PDA is NOT helped by behaviorism or strict rules

In my work coaching PDAers and parents of PDAers, I have a guiding line: We accommodate the underlying nervous system disability, and the rest will follow. What I mean by this is that with PDA, it is never going to work to focus on changing the person’s outward behavior. There be dragons! Instead, we accommodate the PDAer’s nervous system. We lower demands. We change life style. We offer a calm nervous system, flexibility, social equality, compassion. We use declarative language. We seek and try medication that targets anxiety & physiological threat response (SSRIs, SSNIs, & beta blockers help many PDAers).When the PDAer feels safe, so much is possible. When we don’t feel safe, we will avoid demands or accumulate stress.
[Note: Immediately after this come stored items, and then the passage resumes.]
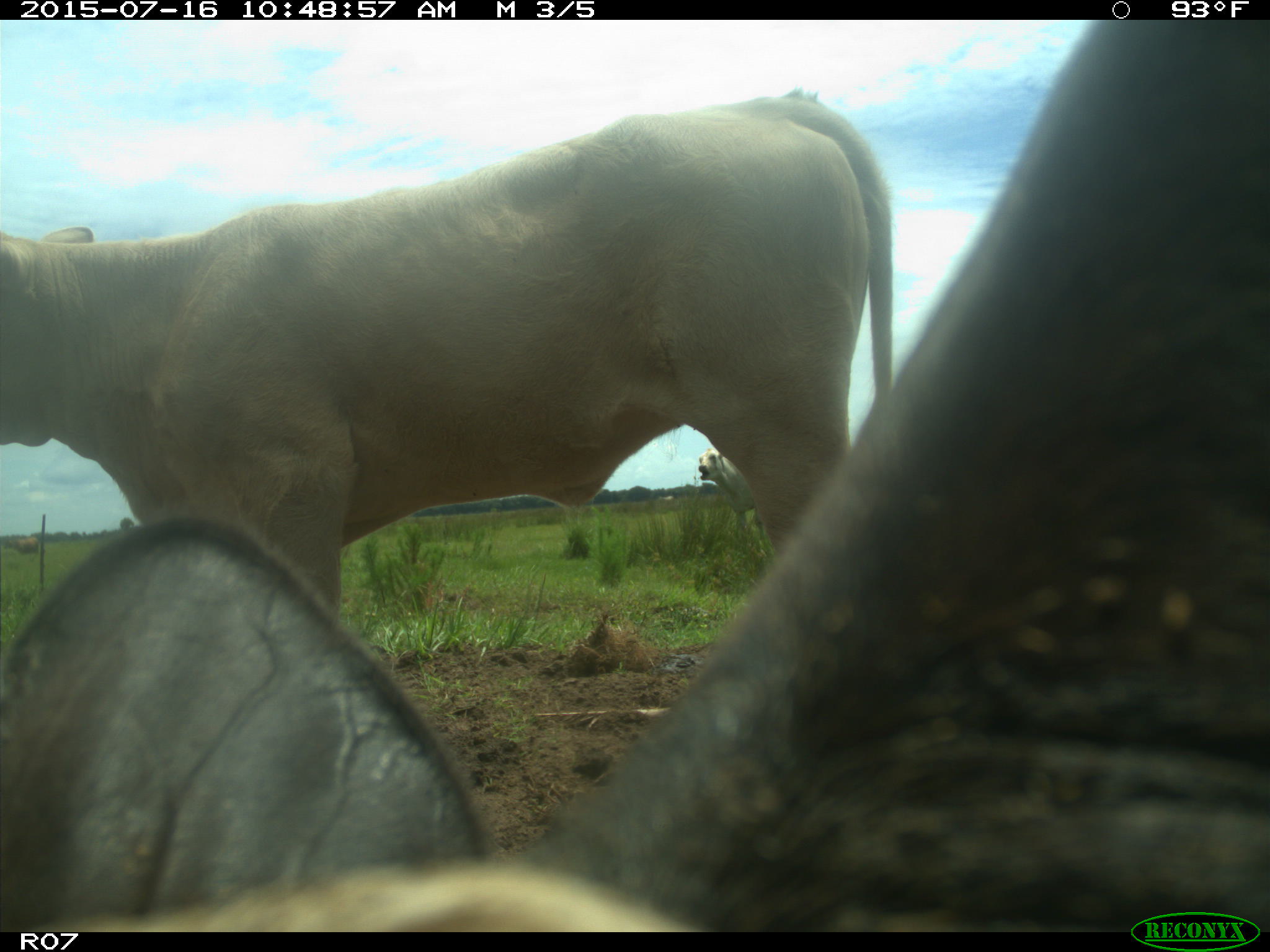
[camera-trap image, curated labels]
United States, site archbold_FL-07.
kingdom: Animalia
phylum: Chordata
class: Mammalia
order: Artiodactyla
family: Bovidae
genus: Bos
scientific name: Bos taurus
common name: domestic cow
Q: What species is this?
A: Bos taurus (domestic cow).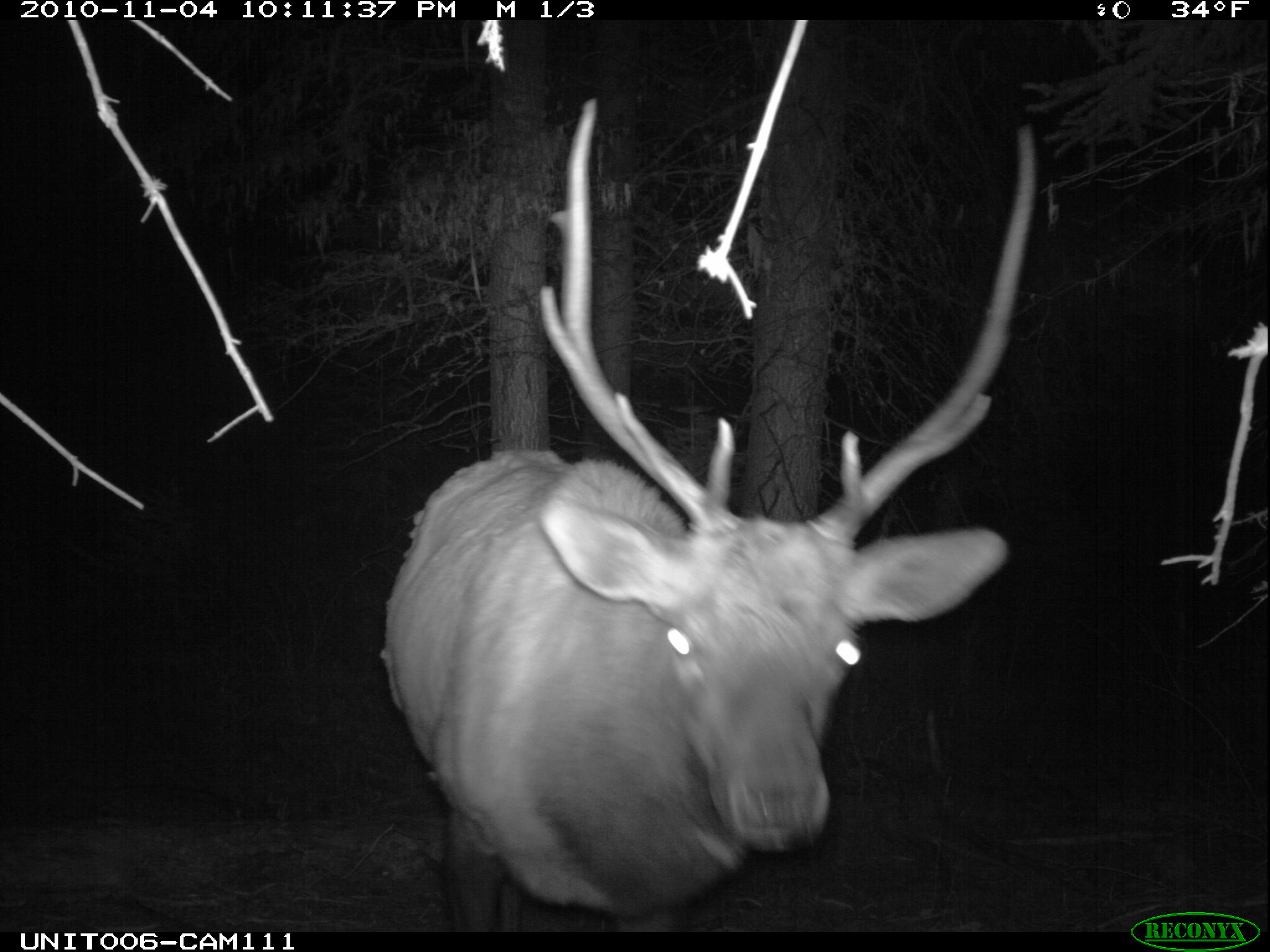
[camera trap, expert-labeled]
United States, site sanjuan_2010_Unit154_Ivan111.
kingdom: Animalia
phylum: Chordata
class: Mammalia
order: Artiodactyla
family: Cervidae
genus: Cervus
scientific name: Cervus elaphus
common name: red deer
PDA is NOT consistently presenting day to day

PDA is what is known as a dynamic disability. This means the level of accommodations and support the PDAer needs will vary day to day, week to week, year to year. For example, if on Monday my child and I stay out all day on adventures, on Tuesday we both need to stay home and do very little. We look much more disabled on Tuesday. If we were to continue to push ourselves out on adventures each day, there would come a day where we could no longer leave the house at all for a long time. In addition to the Autistic stressors of sensory, emotional, and environmental stress, PDAer’s level of disability also depends on how much threat has accumulated in our bodies.